Mubarak's intelligence chief joins race for Egypt presidency

Supporters-of--Omar-Sulei-008 The intelligence chief of Egypt's deposed leader Hosni Mubarak formally joined the race for the presidency on Sunday , a last-minute entrance that raises the heat in a contest pitting former regime figures against newly-assertive Islamists.

Omar Suleiman announced on Friday that he planned to run, saying overwhelming public pressure had stirred his sense of soldierly duty. He had needed to collect the signatures of 30,000 eligible voters by Sunday's deadline in order to take part.

Ecstatic supporters cheered behind lines of military police as Suleiman arrived at the office of the state election committee in Cairo.
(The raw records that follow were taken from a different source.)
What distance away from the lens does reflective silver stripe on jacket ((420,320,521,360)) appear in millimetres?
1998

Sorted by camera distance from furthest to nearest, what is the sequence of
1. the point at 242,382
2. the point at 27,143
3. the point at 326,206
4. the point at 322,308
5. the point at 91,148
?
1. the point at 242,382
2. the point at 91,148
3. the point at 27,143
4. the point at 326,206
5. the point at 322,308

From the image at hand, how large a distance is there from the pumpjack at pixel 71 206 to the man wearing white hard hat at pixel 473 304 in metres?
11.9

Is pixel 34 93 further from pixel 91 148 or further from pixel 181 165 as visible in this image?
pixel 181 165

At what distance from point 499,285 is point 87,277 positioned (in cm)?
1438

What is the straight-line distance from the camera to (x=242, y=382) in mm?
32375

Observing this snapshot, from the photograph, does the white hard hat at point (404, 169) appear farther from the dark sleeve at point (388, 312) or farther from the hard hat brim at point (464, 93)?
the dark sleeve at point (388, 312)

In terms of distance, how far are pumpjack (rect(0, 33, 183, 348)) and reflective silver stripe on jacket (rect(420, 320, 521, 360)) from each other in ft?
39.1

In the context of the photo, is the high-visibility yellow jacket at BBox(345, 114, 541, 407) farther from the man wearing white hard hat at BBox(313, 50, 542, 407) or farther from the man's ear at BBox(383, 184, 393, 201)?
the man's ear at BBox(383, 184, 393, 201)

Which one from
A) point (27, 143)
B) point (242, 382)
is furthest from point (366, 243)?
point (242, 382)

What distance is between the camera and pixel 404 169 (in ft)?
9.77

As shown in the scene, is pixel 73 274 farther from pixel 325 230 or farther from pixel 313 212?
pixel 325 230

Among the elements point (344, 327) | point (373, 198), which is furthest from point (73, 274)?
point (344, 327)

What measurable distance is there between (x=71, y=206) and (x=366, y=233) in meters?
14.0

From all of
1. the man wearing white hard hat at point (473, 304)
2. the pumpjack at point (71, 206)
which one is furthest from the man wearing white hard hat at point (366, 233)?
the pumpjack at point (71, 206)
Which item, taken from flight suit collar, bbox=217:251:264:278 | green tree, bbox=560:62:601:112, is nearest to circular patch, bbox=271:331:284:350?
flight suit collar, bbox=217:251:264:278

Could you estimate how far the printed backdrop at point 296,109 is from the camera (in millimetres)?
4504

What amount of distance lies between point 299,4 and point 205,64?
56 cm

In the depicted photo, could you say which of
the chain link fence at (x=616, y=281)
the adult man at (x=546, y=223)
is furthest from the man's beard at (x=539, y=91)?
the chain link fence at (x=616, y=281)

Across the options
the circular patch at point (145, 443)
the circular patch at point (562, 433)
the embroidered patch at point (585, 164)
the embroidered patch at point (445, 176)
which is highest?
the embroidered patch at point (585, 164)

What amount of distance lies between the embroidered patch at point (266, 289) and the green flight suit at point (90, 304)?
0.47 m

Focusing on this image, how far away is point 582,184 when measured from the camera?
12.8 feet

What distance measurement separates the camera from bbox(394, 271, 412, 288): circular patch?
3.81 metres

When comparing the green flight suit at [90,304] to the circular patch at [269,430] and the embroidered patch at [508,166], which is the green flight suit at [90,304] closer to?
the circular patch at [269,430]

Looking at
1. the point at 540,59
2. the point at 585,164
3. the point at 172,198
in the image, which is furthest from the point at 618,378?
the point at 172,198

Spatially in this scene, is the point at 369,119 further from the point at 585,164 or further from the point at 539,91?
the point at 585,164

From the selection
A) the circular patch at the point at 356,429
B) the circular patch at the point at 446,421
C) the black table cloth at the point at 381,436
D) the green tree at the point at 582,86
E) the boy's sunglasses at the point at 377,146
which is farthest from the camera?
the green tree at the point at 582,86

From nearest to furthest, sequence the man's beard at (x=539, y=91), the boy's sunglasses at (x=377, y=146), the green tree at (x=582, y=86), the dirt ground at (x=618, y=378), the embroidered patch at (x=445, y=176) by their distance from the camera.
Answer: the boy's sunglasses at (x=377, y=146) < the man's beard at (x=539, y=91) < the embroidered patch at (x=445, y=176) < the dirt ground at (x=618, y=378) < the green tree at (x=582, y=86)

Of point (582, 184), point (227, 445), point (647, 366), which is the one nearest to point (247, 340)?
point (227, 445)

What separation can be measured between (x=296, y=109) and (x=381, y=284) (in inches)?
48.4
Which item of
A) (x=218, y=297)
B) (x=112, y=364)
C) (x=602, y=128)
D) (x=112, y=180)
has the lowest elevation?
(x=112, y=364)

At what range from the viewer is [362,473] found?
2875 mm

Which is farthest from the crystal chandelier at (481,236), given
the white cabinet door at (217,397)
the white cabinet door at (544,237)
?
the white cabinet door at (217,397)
He then handed in his candidacy documents, state news agency MENA reported, citing a committee official.

Committee general secretary Hatem Bagato "acknowledged that the papers included certified backing from citizens above the minimum required, which is at least 30,000," the agency said.

Suleiman, whom Mubarak made vice president in the dying days of his three-decade rule, symbolises that era's tough security regime, making him a figure of hate to the young liberals who spearheaded Mubarak's overthrow last year but a possible draw for some Egyptians hoping for an end to political instability.

Supporters of the urbane, secretive 74-year-old jostled with the security forces protecting the building, causing some injuries and the main entrance was briefly closed.

Late additions to the candidate line-up and efforts to exclude some frontrunners from the job have shaken up Egypt's first free presidential vote due to be held in May and June.

Suleiman's arrival on the scene comes shortly after the Muslim Brotherhood, the Islamist movement long suppressed by his former boss, scrapped a pledge not to field a candidate and nominated its deputy leader Khairat al-Shater for head of state.

The move has fuelled concern among liberals and many in Egypt's large Coptic Christian minority that the Brotherhood wants to monopolise the main institutions of state to push through a conservative Islamic agenda.

Another candidate, ultraconservative Hazem Salah Abu Ismail, is fighting attempts to bar him from the vote because of documents suggesting his mother held foreign nationality.

More than 21 candidates had submitted their registration papers by Sunday including Abu Ismail, former foreign minister and Arab League chief Amr Moussa and Mohamed Morsi, named this weekend as the alternative Brotherhood candidate in case Shater is forced to withdraw, the vote commission website said.

The victor must steer the Arab world's most populous country out of more than a year of precarious military rule even as the economy languishes and citizens grow impatient for dividends from an uprising driven by outrage at poverty and corruption.

The Brotherhood and other Islamists dominate parliament and a body drafting a new constitution that could curtail the broad powers enjoyed by decades of Egyptian presidents.